But with a 16-3 half-time lead and the opposition at their mercy, France spent too much of the second half attempting to gild the lily when the more direct route might have gained them the points they felt they needed to win the championship outright.

In the end it did not matter, but the chance to show off had been lost. What has distinguished this French side from so many of their recent predecessors is that in Abdel Benazzi and Olivier Roumat, although both are slight and light of brawn and beam by modern standards, they have a genuinely competitive line-out. There are certainly few locks in the world who could match them for athletic grace, and with the magnificent Laurent Cabannes the French dominated the skies.

It was Roumat who paved the way for the finest moment of the championship. He broke clear in his 22 and thundered up to the halfway line where Jean-Francois Tordo was in support. The French captain galloped into the Welsh half before releasing the ball to Aubin Hueber and, although the scrum-half's scoring pass to Philippe Benetton looked at least a yard forward, it was nevertheless an exquisite passage of play. It also provided the game with a satisfying symmetry, Benetton's two tries being the first and last.

- _INFORMATION SHOWN_:
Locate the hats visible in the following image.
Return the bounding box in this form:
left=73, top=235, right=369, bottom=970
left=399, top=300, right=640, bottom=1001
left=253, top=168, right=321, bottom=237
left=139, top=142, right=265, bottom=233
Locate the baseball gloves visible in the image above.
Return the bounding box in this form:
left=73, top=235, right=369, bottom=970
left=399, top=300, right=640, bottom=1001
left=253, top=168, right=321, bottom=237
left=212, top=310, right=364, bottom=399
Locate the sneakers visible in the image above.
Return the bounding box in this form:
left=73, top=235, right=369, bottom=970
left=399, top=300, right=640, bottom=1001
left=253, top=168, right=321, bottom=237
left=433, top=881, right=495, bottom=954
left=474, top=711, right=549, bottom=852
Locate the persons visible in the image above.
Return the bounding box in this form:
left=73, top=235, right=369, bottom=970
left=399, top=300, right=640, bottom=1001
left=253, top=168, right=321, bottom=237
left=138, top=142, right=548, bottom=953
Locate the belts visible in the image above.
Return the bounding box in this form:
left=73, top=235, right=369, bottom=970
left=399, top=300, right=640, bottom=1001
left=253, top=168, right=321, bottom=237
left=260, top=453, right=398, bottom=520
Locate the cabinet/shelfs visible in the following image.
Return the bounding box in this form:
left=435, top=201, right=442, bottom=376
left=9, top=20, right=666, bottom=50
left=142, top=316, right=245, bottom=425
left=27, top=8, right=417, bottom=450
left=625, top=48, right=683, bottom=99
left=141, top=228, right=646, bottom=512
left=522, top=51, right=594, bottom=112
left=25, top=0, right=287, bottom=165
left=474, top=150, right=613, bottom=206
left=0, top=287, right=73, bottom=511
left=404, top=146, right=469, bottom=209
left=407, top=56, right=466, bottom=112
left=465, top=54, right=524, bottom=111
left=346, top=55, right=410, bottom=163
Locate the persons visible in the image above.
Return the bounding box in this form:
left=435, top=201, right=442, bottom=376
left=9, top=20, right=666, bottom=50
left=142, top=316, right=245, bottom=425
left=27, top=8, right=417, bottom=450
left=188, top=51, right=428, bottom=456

- _GIVEN INSTRUCTION 1_: Transcribe the stretch of the rugby match report from "In the end it" through "dominated the skies.".
- _GIVEN INSTRUCTION 2_: Write the next part of the rugby match report, picking up after its final sentence.

- _EXPECTED ANSWER 1_:
In the end it did not matter, but the chance to show off had been lost. What has distinguished this French side from so many of their recent predecessors is that in Abdel Benazzi and Olivier Roumat, although both are slight and light of brawn and beam by modern standards, they have a genuinely competitive line-out. There are certainly few locks in the world who could match them for athletic grace, and with the magnificent Laurent Cabannes the French dominated the skies.

- _EXPECTED ANSWER 2_:
France were led with a Napoleonic zeal by Tordo. With the hair of a poodle and the instincts of a rottweiler he also has the speed and ball-handling skills of a back. And given that Franck Mesnel had, at fly-half, the strength and bone-headed commitment of a forward, France are truly all- rounders. In Benetton they had the man of the match.

There were times when France threatened to overpower Wales but, credit to the Welsh, they were unflagging in their efforts not only to stem the almost incessant flow of French assaults, but to make a few of their own. A couple of minutes after Jean-Baptiste Lafond had scored France's second try, a gem of artistry, elan and speed, Nigel Walker scrambled over in the corner for a more prosaic though welcome try which was the first Wales had managed to score here since Jeff Squire's effort 10 years ago. Neil Jenkins converted from the touchline.

For the most part, however, the Welsh backs, operating on meagre rations, were unable to withstand the pressure of French tackling, and Nigel Davies, reputedly with the safest pair of hands in Wales, could not get his fingers and thumbs to work in unison. The Welsh back row, manfully though they strove, lacked the pace off the mark necessary to break the cordon of defenders around the fringes of the set-pieces.

The French, in contrast, through Cabannes, Benetton and Marc Cecillon, were able to generate speed and momentum at source. Once, when Scott Gibbs split the French defence asunder and raced 40 yards up the middle of the field, the move broke down for lack of immediate support.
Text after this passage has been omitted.